» Exercise input:
* * * * *
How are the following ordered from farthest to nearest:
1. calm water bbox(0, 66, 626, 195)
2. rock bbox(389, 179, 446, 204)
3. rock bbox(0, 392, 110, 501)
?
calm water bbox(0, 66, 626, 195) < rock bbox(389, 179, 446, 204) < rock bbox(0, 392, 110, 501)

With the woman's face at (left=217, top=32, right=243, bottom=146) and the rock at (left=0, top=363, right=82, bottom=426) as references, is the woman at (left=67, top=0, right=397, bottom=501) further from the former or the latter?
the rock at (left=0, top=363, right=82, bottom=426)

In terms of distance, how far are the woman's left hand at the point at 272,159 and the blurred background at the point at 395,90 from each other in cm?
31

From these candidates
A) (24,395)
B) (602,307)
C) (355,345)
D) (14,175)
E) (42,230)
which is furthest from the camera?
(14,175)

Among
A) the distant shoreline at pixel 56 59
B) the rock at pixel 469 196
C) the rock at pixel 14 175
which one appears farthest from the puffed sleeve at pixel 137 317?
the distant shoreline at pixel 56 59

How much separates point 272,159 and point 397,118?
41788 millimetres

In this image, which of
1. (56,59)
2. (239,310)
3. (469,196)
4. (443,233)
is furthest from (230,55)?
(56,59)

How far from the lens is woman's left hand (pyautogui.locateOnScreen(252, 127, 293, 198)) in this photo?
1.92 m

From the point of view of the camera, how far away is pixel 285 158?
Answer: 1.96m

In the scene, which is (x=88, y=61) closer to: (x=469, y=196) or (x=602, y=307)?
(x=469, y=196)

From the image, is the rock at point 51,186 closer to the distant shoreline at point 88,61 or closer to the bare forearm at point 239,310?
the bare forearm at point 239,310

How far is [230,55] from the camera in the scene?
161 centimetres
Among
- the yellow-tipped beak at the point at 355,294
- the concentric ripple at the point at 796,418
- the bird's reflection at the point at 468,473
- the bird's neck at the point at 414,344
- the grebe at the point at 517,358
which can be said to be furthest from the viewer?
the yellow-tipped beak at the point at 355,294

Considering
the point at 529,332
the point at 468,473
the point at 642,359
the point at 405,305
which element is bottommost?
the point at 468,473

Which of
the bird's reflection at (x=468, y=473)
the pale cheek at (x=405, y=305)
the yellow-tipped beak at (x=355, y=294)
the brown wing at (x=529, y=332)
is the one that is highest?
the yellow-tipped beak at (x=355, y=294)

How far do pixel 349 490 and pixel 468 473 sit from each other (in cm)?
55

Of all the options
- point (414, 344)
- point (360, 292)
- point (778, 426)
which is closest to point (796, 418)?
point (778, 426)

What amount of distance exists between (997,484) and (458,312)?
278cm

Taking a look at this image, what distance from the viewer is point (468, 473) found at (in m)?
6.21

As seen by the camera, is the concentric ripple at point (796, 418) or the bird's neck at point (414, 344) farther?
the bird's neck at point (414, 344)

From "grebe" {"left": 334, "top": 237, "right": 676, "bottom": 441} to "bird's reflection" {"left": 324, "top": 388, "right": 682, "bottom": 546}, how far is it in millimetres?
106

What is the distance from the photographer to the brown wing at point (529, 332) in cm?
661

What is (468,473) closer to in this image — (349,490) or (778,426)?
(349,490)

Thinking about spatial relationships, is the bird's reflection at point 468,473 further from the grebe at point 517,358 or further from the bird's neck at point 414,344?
* * * * *
» Goal of the exercise:
Reproduce the records above word for word, from their first line up to and including the line containing "calm water bbox(0, 66, 626, 195) <".

» Reply to the exercise:
How are the following ordered from farthest to nearest:
1. calm water bbox(0, 66, 626, 195)
2. rock bbox(389, 179, 446, 204)
3. rock bbox(0, 392, 110, 501)
?
calm water bbox(0, 66, 626, 195) < rock bbox(389, 179, 446, 204) < rock bbox(0, 392, 110, 501)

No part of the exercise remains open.